Challenge: Transcribe word for word the lines spanning the line with "Which item from" through the end of the records.
* Start Supplied data *
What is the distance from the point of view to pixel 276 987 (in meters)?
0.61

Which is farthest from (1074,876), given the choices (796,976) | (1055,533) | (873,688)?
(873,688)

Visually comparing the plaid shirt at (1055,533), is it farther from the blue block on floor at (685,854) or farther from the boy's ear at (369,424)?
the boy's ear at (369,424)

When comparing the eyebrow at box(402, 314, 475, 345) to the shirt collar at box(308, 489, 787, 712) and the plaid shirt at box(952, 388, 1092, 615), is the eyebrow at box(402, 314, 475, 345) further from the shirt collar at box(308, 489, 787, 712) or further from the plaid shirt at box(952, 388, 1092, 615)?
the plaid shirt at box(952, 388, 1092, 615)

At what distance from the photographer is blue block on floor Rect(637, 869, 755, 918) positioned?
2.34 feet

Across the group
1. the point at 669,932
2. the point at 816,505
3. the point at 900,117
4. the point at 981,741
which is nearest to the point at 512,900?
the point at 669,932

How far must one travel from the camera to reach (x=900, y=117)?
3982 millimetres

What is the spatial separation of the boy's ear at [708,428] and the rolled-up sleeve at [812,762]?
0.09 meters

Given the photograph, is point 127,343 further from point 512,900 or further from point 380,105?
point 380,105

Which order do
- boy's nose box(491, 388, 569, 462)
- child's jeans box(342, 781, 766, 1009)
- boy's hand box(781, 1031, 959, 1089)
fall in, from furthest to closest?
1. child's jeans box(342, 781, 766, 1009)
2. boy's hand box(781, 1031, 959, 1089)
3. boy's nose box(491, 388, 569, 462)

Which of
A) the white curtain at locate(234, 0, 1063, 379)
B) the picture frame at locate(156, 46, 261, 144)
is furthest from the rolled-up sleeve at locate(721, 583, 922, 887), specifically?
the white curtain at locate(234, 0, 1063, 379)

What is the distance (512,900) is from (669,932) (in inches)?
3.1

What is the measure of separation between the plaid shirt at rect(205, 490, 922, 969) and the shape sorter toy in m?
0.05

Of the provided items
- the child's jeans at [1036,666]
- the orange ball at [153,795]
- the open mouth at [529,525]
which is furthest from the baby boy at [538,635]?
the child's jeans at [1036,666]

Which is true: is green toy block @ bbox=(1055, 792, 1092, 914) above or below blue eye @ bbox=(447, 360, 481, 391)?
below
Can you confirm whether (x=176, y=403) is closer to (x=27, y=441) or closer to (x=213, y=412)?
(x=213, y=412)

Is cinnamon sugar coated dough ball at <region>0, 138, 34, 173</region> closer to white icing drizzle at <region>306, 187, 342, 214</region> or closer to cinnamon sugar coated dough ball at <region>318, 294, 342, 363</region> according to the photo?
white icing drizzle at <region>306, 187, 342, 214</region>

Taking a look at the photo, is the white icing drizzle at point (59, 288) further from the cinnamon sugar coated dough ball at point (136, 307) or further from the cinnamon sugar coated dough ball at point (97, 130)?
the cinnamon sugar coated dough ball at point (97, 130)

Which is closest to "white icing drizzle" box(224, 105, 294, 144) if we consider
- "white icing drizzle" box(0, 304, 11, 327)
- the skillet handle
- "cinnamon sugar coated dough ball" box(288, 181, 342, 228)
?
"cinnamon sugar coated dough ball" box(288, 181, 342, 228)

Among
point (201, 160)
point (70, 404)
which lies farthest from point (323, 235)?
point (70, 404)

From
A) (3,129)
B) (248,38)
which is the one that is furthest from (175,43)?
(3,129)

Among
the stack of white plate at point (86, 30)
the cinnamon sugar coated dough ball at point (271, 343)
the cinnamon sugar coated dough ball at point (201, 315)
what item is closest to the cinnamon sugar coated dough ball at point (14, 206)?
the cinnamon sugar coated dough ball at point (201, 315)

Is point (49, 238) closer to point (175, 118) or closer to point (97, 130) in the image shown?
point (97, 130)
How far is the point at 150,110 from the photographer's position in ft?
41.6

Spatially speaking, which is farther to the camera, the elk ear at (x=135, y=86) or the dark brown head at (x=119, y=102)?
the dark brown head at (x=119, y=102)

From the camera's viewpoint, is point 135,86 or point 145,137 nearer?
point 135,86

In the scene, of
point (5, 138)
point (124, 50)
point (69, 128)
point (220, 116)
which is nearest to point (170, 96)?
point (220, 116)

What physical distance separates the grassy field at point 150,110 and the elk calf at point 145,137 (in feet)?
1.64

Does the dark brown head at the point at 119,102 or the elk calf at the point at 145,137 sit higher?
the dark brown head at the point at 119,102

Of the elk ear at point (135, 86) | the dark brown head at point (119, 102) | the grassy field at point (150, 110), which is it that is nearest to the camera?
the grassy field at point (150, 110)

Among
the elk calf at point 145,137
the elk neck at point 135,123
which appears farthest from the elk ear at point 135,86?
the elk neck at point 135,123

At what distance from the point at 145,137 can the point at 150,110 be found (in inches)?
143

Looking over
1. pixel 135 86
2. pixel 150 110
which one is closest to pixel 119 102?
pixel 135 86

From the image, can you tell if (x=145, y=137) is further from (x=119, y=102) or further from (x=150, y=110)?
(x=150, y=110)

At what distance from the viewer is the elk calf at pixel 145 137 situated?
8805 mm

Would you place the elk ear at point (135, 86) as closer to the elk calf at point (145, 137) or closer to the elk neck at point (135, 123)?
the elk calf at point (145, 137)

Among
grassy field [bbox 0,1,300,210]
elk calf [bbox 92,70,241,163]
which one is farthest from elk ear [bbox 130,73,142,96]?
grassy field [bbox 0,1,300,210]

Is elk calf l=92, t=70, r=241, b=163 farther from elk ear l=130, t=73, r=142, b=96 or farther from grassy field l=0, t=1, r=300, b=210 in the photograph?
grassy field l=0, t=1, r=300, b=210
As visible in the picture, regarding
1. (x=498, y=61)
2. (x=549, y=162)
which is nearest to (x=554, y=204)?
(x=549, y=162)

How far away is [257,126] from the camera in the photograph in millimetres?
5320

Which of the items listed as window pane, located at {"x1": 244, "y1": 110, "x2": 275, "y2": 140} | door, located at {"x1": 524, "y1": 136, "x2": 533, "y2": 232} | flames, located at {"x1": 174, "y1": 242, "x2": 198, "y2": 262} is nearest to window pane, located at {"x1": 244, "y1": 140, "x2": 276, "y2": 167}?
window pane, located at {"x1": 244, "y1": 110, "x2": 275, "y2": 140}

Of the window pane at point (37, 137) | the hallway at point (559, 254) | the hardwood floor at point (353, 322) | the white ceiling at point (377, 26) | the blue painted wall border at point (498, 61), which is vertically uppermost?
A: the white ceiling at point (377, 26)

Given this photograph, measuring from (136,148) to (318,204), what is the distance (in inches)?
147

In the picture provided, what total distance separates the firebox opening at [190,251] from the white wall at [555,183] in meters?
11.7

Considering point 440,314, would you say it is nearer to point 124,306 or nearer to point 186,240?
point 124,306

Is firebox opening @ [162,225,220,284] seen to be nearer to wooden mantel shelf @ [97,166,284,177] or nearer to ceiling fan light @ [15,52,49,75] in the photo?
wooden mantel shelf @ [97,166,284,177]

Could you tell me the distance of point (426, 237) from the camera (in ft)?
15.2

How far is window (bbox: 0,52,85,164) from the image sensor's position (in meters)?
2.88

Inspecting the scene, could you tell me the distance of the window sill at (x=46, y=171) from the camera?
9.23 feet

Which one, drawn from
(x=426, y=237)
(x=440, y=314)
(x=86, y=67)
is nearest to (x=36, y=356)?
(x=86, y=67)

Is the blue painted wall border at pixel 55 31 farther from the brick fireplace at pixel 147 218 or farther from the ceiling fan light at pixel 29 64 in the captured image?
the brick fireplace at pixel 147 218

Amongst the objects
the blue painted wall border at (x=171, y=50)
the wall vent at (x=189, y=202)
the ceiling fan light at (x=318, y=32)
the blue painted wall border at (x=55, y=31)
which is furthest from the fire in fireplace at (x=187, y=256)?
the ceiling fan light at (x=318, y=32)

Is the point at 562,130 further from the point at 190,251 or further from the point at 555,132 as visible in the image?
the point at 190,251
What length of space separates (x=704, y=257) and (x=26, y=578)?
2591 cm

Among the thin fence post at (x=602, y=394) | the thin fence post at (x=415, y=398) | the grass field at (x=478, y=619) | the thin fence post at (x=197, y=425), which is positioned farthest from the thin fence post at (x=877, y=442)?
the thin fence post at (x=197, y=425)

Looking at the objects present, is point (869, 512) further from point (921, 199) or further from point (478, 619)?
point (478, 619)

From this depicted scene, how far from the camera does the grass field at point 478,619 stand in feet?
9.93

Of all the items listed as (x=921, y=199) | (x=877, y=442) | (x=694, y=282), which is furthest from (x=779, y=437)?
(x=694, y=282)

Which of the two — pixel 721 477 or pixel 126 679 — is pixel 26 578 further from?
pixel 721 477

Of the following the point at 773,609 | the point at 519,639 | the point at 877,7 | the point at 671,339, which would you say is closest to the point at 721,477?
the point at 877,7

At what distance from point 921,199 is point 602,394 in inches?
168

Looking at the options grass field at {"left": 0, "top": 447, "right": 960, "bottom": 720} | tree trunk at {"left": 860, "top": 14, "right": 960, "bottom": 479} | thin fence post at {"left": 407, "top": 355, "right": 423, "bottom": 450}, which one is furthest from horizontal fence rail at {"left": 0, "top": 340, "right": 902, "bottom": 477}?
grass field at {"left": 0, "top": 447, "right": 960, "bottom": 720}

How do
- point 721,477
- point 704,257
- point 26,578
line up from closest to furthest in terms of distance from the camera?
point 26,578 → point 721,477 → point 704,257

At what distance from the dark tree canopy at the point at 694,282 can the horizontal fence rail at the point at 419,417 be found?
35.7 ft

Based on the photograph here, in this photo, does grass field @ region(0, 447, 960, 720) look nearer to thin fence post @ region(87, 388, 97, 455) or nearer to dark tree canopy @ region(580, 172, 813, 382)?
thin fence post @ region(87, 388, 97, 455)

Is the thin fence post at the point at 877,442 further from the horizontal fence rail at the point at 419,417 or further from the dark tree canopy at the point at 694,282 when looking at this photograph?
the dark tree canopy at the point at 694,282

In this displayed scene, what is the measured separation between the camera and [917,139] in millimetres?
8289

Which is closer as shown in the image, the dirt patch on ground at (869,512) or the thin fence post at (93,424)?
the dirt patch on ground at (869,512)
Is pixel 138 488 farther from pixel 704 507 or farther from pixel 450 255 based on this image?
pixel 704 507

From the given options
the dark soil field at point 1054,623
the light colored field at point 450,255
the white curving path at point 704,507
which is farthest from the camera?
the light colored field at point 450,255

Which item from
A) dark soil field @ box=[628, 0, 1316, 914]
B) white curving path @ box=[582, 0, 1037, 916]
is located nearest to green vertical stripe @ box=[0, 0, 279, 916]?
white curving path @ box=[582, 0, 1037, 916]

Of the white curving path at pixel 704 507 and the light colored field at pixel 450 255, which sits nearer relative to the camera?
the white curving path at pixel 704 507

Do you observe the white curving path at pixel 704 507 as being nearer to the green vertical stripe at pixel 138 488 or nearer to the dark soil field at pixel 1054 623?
* End Supplied data *
The completed task:
Which item from
A) dark soil field @ box=[628, 0, 1316, 914]
B) white curving path @ box=[582, 0, 1037, 916]
is located nearest to green vertical stripe @ box=[0, 0, 279, 916]?
white curving path @ box=[582, 0, 1037, 916]

Of the white curving path at pixel 704 507 and the light colored field at pixel 450 255, which sits nearer relative to the camera?
the white curving path at pixel 704 507

Do you observe the white curving path at pixel 704 507 as being nearer to the green vertical stripe at pixel 138 488 or nearer to the dark soil field at pixel 1054 623?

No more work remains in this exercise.